Vir-gin on the ridiculous

This time last year I spent two months living in the Belgian city of Ghent. One of Ghent’s great traditional institutions is the Dreupelkot, a tiny bar overhanging a canal.

The Dreupelkot is presided over by an elderly man who’s so grumpy that he makes Victor Meldrew look like Matt Baker. He calculates what you owe him by scribbling in pencil on a brown paper bag and then ringing it up on a till that is straight out of Wallace and Gromit.

Aside from the curmudgeonly owner, the thing that makes the Dreupelkot famous is that it sells 150 different types of gin.

Belgium – or at least Flanders, the Dutch-speaking northern half of the country – has some claim to being the birthplace of gin, which the Flemish call genever (the Dutch word for juniper – the aromatic plant with which gin is traditionally flavoured – is jineverbes).

People from the Netherlands disagree and assert that gin was in fact first distilled in Leyden, by a professor of medicine who thought it might work as a cure for liver disease (These scientists, honestly, what are they like?)

What is certain is that gin came to England from the Low Countries in the 17th Century, brought back by soldiers who’d been fighting there in the Thirty Years War and got used to taking a few slugs to get “Dutch courage”.

Up until that point – if contemporary English writers are to be believed – our nation was a place of peacefulness and sobriety, with the only sound disturbing Saturday nights being the gentle snoring of the righteous.

All that changed with the arrival of the new spirit (sometimes called Holland). Gin became so ferociously popular that, in 1729, the government, fearing it would lead to the collapse of the country, outlawed its production.

The new law failed to contain the gin menace – it just lead to illegal and often lethal stuff flooding the market – and was soon repealed. But over the centuries that followed gin never quite lost its reputation as the most disreputable of all spirits Even the Belgians took against it. In 1880, the Brussels government passed a law forbidding the sale of gin in cafes after genever got the blame for a fall in industrial production).

I first visited the Dreupelkot back in the early 1990s. Back then, to be presented with such a variety of gin was a great novelty for the British visitor. That situation has changed dramatically in the past few years, however.

The time when the choice of gins on offer in most pubs rarely went beyond Gordon’s or Beefeater are long gone. Go into any decent bar and ask for a gin and tonic and the list of options you are offered seems to make ordering one more complex than filling in your tax return.

Not that it deters anyone. Last year it’s estimated the British consumed 1.12 billion gin and tonics – a literally staggering number.

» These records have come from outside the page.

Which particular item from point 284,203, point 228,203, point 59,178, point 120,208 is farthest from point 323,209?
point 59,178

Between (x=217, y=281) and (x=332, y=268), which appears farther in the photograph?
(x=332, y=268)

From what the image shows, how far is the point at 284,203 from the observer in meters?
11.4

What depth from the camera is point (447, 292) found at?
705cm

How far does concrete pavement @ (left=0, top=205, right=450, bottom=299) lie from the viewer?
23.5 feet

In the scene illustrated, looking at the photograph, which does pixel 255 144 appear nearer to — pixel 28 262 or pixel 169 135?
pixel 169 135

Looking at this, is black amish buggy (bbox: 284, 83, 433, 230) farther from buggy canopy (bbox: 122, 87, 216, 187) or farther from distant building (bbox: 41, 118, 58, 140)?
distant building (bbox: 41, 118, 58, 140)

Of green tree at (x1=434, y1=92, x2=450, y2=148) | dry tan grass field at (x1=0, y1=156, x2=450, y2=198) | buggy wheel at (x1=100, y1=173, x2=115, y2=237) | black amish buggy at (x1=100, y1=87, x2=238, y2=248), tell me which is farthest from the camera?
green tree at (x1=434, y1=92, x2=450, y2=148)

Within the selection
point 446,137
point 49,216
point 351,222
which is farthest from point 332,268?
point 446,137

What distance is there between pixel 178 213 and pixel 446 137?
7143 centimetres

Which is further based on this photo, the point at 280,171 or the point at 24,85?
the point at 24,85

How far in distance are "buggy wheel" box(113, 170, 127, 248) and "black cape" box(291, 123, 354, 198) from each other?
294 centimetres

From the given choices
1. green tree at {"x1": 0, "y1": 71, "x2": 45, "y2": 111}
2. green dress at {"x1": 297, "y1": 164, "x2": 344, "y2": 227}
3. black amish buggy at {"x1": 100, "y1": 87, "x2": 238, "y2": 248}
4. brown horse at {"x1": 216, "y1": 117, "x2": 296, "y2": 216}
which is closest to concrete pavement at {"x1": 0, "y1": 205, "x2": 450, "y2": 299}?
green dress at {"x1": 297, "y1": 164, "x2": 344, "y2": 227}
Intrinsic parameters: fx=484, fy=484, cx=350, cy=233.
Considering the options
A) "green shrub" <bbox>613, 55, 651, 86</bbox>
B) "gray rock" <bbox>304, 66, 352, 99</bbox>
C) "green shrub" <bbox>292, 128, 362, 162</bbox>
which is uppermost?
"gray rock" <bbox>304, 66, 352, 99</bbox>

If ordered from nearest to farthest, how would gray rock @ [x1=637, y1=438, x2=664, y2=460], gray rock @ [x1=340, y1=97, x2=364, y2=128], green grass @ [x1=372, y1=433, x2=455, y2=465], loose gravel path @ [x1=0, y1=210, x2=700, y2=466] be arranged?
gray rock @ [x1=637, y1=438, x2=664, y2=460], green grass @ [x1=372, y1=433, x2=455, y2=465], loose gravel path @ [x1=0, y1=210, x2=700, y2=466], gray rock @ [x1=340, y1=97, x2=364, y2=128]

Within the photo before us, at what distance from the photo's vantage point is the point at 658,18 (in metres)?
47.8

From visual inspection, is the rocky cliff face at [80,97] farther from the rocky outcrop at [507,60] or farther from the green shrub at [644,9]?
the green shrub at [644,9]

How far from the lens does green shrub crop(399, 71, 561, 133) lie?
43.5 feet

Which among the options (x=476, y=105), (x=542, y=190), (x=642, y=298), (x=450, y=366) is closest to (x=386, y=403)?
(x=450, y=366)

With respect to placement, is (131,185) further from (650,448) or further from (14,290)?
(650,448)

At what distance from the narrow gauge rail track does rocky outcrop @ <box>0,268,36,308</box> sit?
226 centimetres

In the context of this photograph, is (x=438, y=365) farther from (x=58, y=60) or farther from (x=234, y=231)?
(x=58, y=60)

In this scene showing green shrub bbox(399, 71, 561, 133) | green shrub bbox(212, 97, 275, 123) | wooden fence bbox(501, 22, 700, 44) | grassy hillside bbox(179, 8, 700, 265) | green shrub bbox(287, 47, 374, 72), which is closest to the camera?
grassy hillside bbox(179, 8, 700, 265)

Teesside is playing its part in things. The micro-distillery Lickerish Tooth started up making gin in Skelton a few years back (though they’ve moved to Egton recently) – I particularly enjoy their Ginger Ninja, and not just because I have a sneaky feeling it’s named after former Boro striker Andy Campbell.

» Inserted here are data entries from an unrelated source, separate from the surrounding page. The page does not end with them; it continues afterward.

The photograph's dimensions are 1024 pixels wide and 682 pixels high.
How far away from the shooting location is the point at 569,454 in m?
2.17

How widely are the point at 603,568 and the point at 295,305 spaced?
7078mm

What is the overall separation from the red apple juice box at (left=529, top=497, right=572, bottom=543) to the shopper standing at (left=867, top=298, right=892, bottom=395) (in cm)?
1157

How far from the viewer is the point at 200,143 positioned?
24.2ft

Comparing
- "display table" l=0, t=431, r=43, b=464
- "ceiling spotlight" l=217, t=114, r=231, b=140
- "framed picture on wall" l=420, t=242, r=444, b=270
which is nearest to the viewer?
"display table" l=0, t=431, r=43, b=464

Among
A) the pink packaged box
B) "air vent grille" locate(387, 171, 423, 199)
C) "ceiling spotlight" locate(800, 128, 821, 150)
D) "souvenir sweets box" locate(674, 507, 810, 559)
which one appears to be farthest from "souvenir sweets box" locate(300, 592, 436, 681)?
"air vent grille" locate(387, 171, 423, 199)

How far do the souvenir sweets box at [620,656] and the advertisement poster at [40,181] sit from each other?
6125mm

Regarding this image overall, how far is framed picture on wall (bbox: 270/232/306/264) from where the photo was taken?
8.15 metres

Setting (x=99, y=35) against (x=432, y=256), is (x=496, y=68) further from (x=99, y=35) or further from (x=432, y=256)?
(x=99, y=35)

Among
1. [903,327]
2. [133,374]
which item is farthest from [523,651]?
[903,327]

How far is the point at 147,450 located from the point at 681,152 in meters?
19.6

A new distillery in Stockton is about to launch Steel River gin, and in Darlington the delightful Number Twenty2 brewpub now has a tiny distillery producing Wilkinson-English gin (they also do a very nice spiced rum).

Mason’s in Bedale, the Yorkshire Dales Distillery in Richmond and the Durham Distillery are not so far away either.

These days you no longer have to go to Ghent to find 150 different types of gin. In fact, the way things are going, there’ll soon be 150 varieties produced within 50 miles of Middlesbrough town hall.